En termes d’exploration, il aura en fait aussi été question de fouille intérieure, de quête de sensations irlandaises originelles enfouies. « Je pense que c’est quelque chose que tous les immigrants peuvent ressentir. Dans une lettre à son ami peintre Frank Budgen, James Joyce dit: « J’ai été si longtemps loin de l’Irlande que je peux entendre sa voix constamment dans toute chose. » En partant vers l’Amérique, je sais que j’ai pris l’Irlande avec moi. » Le résultat est un portrait amoureux de l’Ile d’émeraude, un livre ancré, forcément enraciné, qui remue les brumes de l’Irlande, sa terre boueuse, son ciel changeant. Mais aussi une méditation plus intangible sur l’identité et l’Histoire, Transatlantic creusant toujours plus cette idée que le passé continue d’affecter les individus à travers les générations. Quels gestes pose-t-on en homme libre? Quels autres par prédestination ou héritage? « Chacun de nous n’est qu’une accumulation d’incidents insignifiants et d’évènements marquants, de grande et de petite histoire, d’illustres figures publiques et d’anonymes. La vie avance, et on ne fait que tourner autour, et revenir continuellement sur nous-mêmes. C’est le principe du ruban de Möbius. L’existence est une seule et même surface qui s’emmêle d’une manière impossible. En tant qu’artiste, ce qui est fascinant, c’est d’entrelacer différents rubans. Descendre de votre propre ruban, et sauter sur celui de quelqu’un autre. En descendre, et en choisir un autre encore… C’est un territoire palpitant. »
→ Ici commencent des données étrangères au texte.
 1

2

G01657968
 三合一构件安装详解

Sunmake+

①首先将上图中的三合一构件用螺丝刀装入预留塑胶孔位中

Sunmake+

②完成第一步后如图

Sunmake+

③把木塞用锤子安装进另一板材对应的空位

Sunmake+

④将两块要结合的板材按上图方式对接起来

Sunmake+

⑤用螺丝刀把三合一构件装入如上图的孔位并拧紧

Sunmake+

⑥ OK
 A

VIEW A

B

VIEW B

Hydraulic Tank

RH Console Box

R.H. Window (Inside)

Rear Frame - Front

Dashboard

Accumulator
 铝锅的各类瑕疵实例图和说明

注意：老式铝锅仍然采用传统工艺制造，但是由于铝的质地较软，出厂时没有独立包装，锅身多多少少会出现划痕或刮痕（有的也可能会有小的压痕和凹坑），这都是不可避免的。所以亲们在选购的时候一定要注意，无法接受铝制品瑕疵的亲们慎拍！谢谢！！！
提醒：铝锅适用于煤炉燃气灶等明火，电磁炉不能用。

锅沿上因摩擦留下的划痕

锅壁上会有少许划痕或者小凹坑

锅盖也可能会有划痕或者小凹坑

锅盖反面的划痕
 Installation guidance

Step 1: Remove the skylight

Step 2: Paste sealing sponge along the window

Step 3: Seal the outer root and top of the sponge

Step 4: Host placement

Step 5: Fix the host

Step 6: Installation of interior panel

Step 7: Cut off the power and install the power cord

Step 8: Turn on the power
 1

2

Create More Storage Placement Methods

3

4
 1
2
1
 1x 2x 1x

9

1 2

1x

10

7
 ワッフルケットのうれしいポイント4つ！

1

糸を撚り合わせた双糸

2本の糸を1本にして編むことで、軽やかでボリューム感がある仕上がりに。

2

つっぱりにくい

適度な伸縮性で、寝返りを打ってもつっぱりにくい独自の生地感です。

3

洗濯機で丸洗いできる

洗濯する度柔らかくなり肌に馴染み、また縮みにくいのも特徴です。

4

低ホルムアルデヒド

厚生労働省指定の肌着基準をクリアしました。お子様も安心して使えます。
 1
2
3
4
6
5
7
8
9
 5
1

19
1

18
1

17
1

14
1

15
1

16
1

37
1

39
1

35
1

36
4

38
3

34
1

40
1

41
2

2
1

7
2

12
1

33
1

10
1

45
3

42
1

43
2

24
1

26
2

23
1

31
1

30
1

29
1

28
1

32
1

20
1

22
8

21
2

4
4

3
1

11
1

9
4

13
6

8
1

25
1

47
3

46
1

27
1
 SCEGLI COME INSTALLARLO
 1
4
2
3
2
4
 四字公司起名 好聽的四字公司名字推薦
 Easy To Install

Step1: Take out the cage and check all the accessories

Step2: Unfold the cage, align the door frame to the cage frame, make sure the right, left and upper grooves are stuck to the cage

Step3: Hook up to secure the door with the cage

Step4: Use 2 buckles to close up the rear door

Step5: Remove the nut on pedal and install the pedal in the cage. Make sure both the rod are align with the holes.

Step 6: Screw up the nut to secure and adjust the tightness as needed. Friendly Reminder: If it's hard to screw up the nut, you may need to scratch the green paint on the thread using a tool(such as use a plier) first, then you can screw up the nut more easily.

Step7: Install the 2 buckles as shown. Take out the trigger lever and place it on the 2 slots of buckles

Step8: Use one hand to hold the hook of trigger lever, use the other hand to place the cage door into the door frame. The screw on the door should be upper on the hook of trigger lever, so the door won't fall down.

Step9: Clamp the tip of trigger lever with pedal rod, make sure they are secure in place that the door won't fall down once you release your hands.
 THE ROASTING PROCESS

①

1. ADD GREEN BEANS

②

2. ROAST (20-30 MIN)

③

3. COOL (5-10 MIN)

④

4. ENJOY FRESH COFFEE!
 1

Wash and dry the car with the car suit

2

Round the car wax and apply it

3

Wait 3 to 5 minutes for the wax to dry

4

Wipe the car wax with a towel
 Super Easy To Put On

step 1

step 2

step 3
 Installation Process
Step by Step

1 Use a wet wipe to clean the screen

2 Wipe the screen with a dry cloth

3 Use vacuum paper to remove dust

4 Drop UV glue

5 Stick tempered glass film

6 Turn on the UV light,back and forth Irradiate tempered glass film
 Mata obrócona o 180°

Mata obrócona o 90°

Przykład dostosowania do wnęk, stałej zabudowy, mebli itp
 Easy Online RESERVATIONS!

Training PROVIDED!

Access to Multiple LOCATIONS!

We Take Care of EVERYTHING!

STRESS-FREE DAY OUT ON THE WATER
Au panthéon littéraire de Colum McCann, il n’y a -la chose n’est pas surprenante- que des exilés, forcés ou volontaires. James Joyce, Samuel Beckett, Salman Rushdie ou Michael Ondaatje, l’auteur du Patient anglais. Brouiller les cartes géographiques: une définition en soi de l’écriture pour l’Irlando-New-Yorkais. « Un soir que j’étais avec John Berger (écrivain anglais qui vit dans le sud de la France, ndlr) et où nous étions complètement saouls, je lui ai demandé: « John, d’où es-tu? » Il m’a répondu: « De Londres. » Et je lui ai dit: « Non, ça je sais, mais d’où es-tu, vraiment? » Il a laissé un long silence et il a dit: « Je suis un citoyen… non, je suis un patriote de l’Ailleurs. » C’est une phrase absolument magnifique, qui balaye tout concept de nationalisme. Être romancier, c’est exactement ça: dépendre d’un ailleurs, et y être complètement dévoué. Revendiquer l’imagination comme seul territoire, et appartenir aux histoires des autres… » L’écriture, ce mystérieux sacerdoce.

  • TRANSATLANTIC DE COLUM MCCANN, ÉDITIONS BELFOND, TRADUIT DE L’ANGLAIS (USA) PAR JEAN-LUC PININGRE, 500 PAGES.